_Required task_:
Give the records below, from the line containing "From the camera, how" through the end of the records, as a Markdown table with the columns Row and Line, skipping blank lines. Leave the pictures out of the table.

Dataset items
** begin **

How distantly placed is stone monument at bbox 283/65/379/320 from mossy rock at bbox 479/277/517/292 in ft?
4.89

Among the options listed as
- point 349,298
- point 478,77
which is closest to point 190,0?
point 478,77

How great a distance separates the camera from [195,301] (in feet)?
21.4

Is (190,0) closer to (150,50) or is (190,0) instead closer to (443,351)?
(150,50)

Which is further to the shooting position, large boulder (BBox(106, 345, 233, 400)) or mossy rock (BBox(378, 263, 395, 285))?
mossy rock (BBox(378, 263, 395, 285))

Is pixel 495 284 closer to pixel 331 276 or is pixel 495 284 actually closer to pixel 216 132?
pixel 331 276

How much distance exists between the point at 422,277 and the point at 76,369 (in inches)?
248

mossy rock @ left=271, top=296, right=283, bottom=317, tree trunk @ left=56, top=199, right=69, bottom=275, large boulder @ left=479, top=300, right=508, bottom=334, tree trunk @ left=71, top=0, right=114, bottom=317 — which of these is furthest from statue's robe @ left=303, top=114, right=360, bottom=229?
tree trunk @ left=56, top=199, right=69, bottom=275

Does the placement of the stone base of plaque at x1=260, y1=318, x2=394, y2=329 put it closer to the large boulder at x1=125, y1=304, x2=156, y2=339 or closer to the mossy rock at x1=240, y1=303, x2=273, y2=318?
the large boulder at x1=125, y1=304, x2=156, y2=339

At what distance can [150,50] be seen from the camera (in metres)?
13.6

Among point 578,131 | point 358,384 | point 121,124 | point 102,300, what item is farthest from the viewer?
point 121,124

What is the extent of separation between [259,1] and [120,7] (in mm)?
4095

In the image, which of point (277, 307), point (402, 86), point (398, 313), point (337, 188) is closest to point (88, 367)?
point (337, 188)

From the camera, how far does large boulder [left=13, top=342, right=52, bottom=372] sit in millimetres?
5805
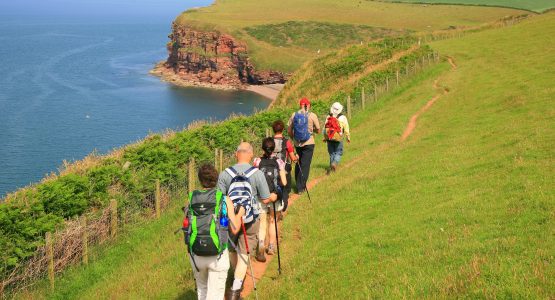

** end **

_Final result_:
| Row | Line |
|---|---|
| 1 | From the camera, how far does large boulder [left=13, top=342, right=52, bottom=372] sit in millimetres? |
| 2 | 5805 |